I realize that part of my food issues are really matters of the heart.  Why oh why do I feel I’m entitled to chocolate on a bad day?  Why do I think that will comfort me more than running to Jesus?  It’s me believing a lie (because you know after I pig out on chocolate I do NOT feel better.  I feel WORSE.  MUCH WORSE).  Lies, lies, lies.  Idolatry.  Those are the next steps in my journey – confronting the lies and idols that want to push into my life. 

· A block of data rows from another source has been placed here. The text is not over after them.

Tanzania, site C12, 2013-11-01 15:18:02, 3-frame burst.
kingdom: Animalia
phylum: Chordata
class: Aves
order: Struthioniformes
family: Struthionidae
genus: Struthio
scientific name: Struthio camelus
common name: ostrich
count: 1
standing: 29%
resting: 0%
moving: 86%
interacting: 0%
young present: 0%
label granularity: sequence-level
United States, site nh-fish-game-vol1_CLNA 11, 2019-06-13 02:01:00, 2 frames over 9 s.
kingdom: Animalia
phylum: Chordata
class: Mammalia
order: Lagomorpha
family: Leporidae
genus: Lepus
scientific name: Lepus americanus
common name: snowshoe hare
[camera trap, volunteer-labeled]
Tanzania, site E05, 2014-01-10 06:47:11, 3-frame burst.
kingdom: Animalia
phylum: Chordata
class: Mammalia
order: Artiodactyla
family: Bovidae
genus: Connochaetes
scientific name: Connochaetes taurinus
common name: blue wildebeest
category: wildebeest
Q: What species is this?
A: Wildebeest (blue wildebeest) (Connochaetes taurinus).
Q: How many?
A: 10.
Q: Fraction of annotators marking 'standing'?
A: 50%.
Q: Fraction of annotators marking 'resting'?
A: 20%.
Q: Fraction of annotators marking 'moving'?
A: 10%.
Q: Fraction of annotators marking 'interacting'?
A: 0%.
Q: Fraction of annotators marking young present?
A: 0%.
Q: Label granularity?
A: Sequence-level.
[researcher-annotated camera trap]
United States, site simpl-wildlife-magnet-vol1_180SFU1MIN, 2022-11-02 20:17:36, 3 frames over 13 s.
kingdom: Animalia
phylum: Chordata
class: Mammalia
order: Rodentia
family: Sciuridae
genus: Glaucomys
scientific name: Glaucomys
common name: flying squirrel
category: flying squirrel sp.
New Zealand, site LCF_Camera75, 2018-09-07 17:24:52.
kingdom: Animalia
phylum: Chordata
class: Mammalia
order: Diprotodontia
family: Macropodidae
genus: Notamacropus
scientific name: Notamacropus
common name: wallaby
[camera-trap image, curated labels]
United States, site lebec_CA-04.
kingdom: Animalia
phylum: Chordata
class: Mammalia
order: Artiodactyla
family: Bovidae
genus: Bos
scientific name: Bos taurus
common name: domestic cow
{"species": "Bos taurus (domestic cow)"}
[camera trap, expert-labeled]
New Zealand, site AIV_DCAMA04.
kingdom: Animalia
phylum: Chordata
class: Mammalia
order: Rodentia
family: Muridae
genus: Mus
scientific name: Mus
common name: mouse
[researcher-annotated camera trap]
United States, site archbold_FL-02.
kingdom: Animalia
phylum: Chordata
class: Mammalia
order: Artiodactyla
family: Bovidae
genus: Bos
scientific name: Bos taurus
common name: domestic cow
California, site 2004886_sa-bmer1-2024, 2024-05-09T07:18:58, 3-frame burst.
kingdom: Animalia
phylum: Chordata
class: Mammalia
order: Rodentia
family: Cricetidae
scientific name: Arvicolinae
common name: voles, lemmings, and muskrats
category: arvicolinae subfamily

This has been a very, very positive, rewarding experience for me.  It never felt oppressive or confining.  I actually feel more liberated and in control.  I can decide what to eat and what not to eat.  I can make choices that make me feel wonderful or icky.  And if I do make a bad decision it only takes one more good decision to put me right back on track.  I don’t want food to have so much power in my life.  I feel like I’ve taken that power back and now I get to decide what to allow back into my body and how often.

Oh and I’ve lost a couple pounds too.  I don’t really need to lose weight.  I’m already below my pre-pregnancy weight but any additional weight loss is fine with me since I’m of the thinking that there’s no such thing as “too skinny” ;) but my main concern is to be healthy and not to set food up as an idol in my life.  Those are of much greater worth than a dress size or a number on a scale.